The mea culpa from Wicked Campers came on the same day that the Senate unanimously passed a motion by the Greens Party condemning the company’s “sexist, misogynistic and racist slogans”, which have become a regular feature of complaints to the Advertising Standards Board.

“The Senate is sending a strong message that promoting violence against women is completely unacceptable in Australian society,” said Greens spokesperson for women Larissa Waters in a statement.

“I wholeheartedly congratulate and thank Paula Orbea, who started the petition after her 11-year-old daughter read the slogan which incited sexual violence against women and girls,” said Waters.

“Paula has shown that by calling out sexism and misogyny, we can put a stop to it, and change the culture that normalises and condones it.”

Orbea told SmartCompany she has received news that Wicked Campers has already “made a list of some vans that will definitely be resprayed”.

“I hope people give Wicked Campers the chance to do the things they have committed to make,” she says. 
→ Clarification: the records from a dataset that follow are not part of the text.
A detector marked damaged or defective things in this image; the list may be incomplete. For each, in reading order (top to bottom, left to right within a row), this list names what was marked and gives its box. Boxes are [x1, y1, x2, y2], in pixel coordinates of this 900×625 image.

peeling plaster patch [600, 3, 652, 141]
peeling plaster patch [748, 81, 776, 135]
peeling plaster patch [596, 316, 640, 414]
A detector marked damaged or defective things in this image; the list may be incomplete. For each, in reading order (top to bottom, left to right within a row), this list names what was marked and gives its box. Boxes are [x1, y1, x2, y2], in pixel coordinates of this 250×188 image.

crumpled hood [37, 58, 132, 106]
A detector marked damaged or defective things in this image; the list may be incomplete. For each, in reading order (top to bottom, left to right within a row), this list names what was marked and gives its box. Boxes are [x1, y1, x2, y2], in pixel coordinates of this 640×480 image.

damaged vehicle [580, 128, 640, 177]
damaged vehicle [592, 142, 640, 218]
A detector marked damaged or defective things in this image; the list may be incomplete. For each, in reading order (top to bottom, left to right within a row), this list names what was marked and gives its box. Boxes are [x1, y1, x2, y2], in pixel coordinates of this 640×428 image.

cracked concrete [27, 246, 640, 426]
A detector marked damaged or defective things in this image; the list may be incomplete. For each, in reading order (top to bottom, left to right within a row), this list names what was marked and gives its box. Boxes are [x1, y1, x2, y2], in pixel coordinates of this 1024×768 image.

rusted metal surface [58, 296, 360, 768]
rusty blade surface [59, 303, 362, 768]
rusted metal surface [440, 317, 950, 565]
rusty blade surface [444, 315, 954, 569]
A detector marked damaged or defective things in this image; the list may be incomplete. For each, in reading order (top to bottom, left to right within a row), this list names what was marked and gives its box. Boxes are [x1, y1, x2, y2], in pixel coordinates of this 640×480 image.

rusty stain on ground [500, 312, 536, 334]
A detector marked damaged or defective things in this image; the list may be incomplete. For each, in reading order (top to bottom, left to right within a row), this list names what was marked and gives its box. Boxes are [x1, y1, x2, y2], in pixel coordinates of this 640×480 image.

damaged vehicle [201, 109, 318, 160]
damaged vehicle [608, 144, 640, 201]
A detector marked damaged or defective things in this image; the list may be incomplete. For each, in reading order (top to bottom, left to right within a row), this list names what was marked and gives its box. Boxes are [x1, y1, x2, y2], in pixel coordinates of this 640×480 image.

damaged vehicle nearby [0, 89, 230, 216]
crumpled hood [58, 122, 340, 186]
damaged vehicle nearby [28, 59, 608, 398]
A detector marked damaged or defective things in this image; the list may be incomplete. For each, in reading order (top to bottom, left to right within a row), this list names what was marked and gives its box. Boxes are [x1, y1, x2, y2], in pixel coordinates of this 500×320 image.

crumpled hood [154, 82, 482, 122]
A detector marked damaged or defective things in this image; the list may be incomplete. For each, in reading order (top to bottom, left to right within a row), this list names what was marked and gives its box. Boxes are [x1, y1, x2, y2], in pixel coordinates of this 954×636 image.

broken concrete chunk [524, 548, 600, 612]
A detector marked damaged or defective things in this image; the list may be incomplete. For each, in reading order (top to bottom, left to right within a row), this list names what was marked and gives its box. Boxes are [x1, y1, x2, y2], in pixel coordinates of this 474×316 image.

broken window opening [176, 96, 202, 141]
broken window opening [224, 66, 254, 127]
Michelle Gamble from Marketing Angels told SmartCompany Wicked Campers did not have any other choice but to apologise.

“When you have 120,000 signing a petition and the issue is discussed in parliament, they had no choice,” says Gamble. “It was a runaway train for them and deservedly so.”

But Gamble says the apology is “too little, too late” for the brand, which has suffered substantial damage. “It will be really hard to come back from this.”

While Gamble says Wicked Campers’ vans still offer “a very cheap way of getting around Australia”, she believes the company has “probably left the door wide open for a competitor that can demonstrate better value and corporate social responsibility to replicate their model and build a customer base quickly”.

“Hopefully it sends a big message to other companies that use misogynistic advertising,” says Gamble. “It’s going to come back to bite you.”